3. Data Flow Guarantees

Tenant isolation is absolute. Every query — memory retrieval, context assembly, insight generation — is scoped to tenant_id. Row-Level Security on all AI tables as a safety net. A memory from Tenant A is never visible to Tenant B, even during vector similarity search.
No data loss on stream disconnect. If the SSE connection drops mid-response, the Durable Object retains the full response. The client can reconnect and receive the completed response. Conversation state is flushed to KV on disconnect.
At-least-once for deferred consolidation. CF Queues guarantee at-least-once delivery. Memory consolidation jobs are idempotent — processing the same conversation twice produces the same memories. Deduplication via source_id on ai_memory.
Cost tracking is synchronous. Usage is checked BEFORE the LLM call, not after. If a tenant has 2 interactions remaining, the cost governor blocks the 3rd call before any tokens are consumed. Usage is incremented atomically.
LLM calls never touch tenant data directly. The agent calls tools, tools call services, services access the database. The LLM provider never receives raw database credentials or direct data access. All data is pre-assembled by the context assembler and passed as prompt context.

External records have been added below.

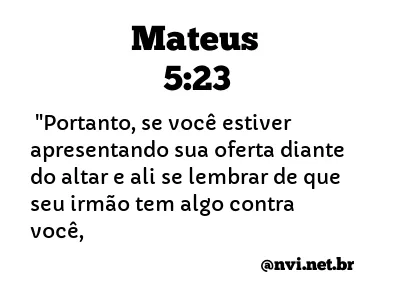 MATEUS 5:23 NVI NOVA VERSÃO INTERNACIONAL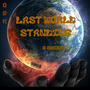 Last World Standing (Explicit)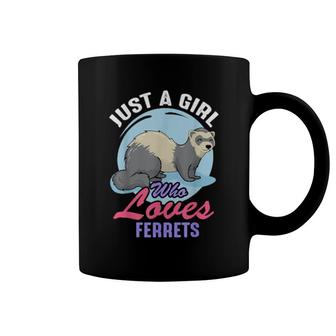 Ferret Quote Girl Loves Ferrets Coffee Mug | Mazezy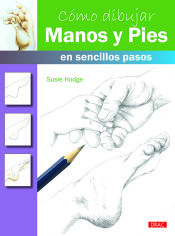 Portada de Cómo dibujar manos y pies en sencillos pasos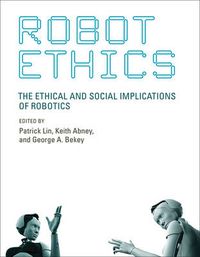 Cover image for Robot Ethics: The Ethical and Social Implications of Robotics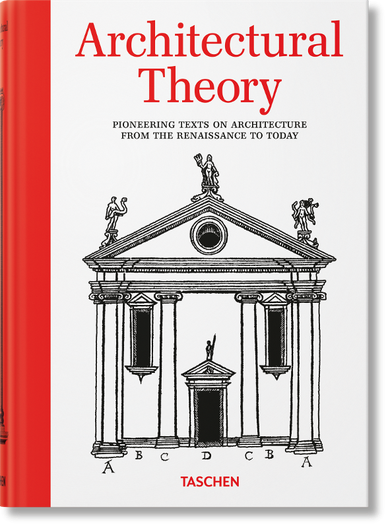 Architectural Theory. Pioneering Texts on Architecture from the Renaissance to Today (wersja angielska)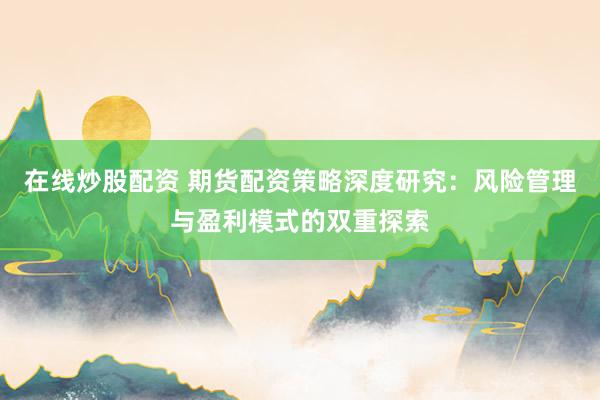 在线炒股配资 期货配资策略深度研究：风险管理与盈利模式的双重探索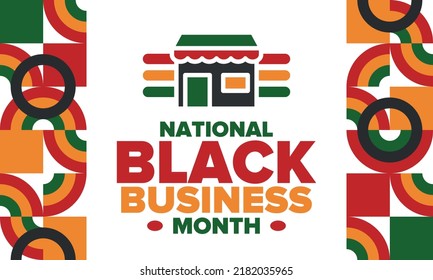 Black Business Month in August. Celebrated annual in United States. Support African American community. Black-owned businesses campaign. Poster, greeting card, banner, background. Vector illustration
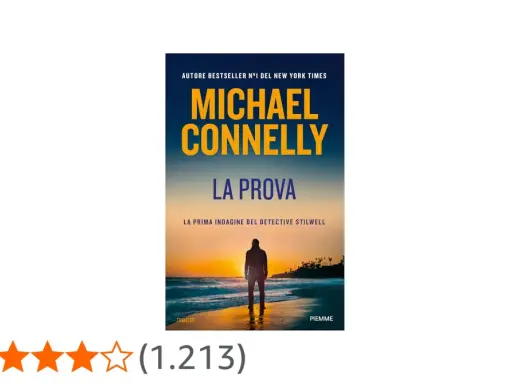 Copertina del libro "La Prova" di Michael Connelly, primo caso del detective Stilwell. Utile per capire in che ordine leggere i libri di Connelly.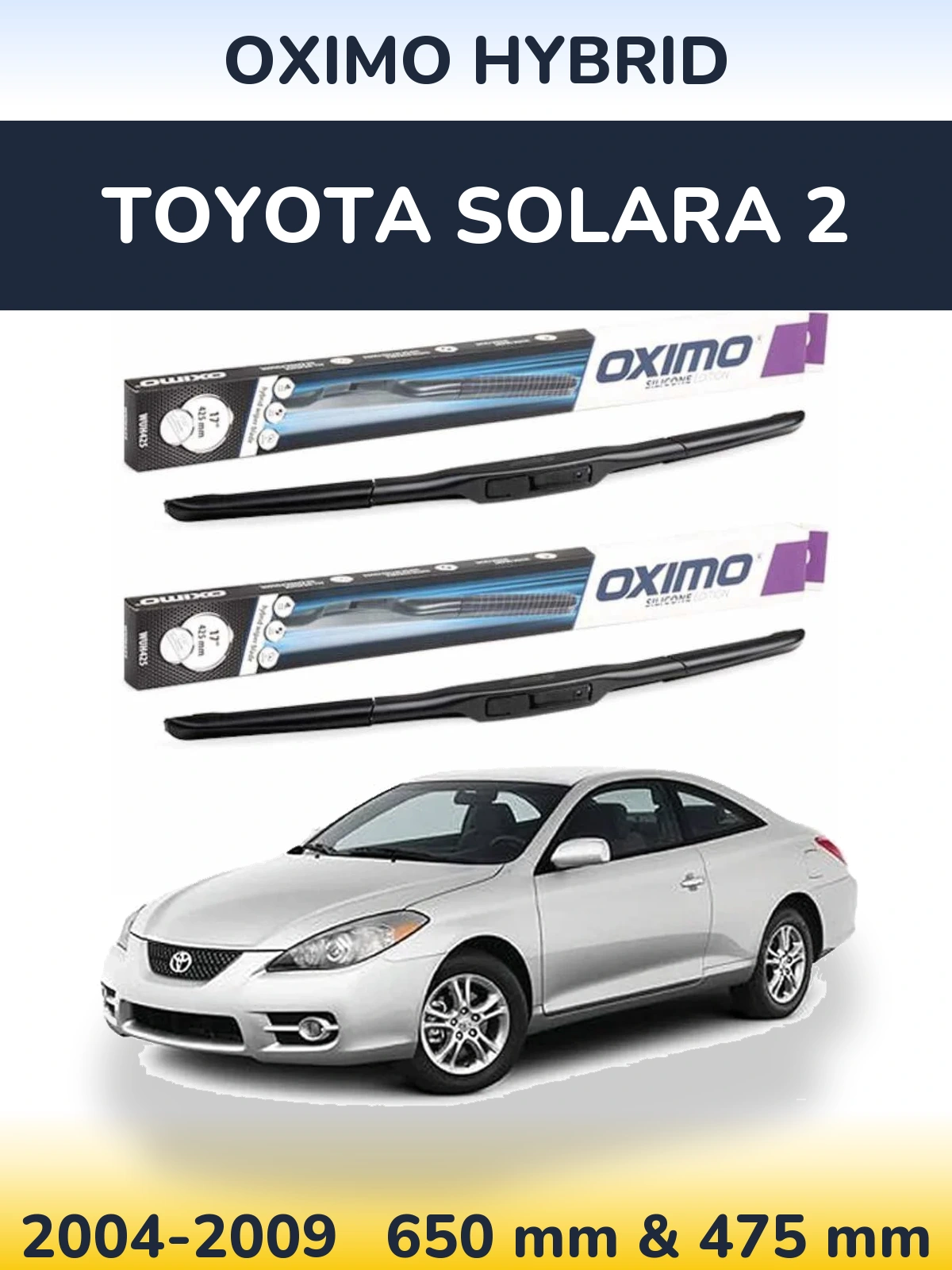 Комплект передних дворников Oximo Hybrid 650 & 475 мм для Toyota Solara 2 2004-2009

4. Open Design Decisions (TBD)

Durable Object per-tenant vs per-session? Per-session is simpler but means losing DO state when the user refreshes. Per-tenant allows resuming but requires more complex state management. Leaning toward per-tenant with session windowing.
Should the insight engine use an LLM for every tenant? At scale (10k+ tenants), running haiku-class inference every 6 hours per tenant could be expensive. Alternative: rule-based anomaly detection first (cheap), then LLM only for tenants with detected anomalies (targeted). This hybrid approach is likely optimal.
Vector embedding model. Currently planning text-embedding-3-small (1536 dims, cheap). Should we use text-embedding-3-large (3072 dims, better quality) for semantic memory? Trade-off: storage cost vs retrieval accuracy. Start with small, benchmark, upgrade if needed.
Multi-step agent execution timeout. If an agent needs to call 5+ tools sequentially (e.g., creating a month-long content calendar), the total execution time could exceed user patience. Should we cap at N tool calls per turn? Or show progressive results via SSE?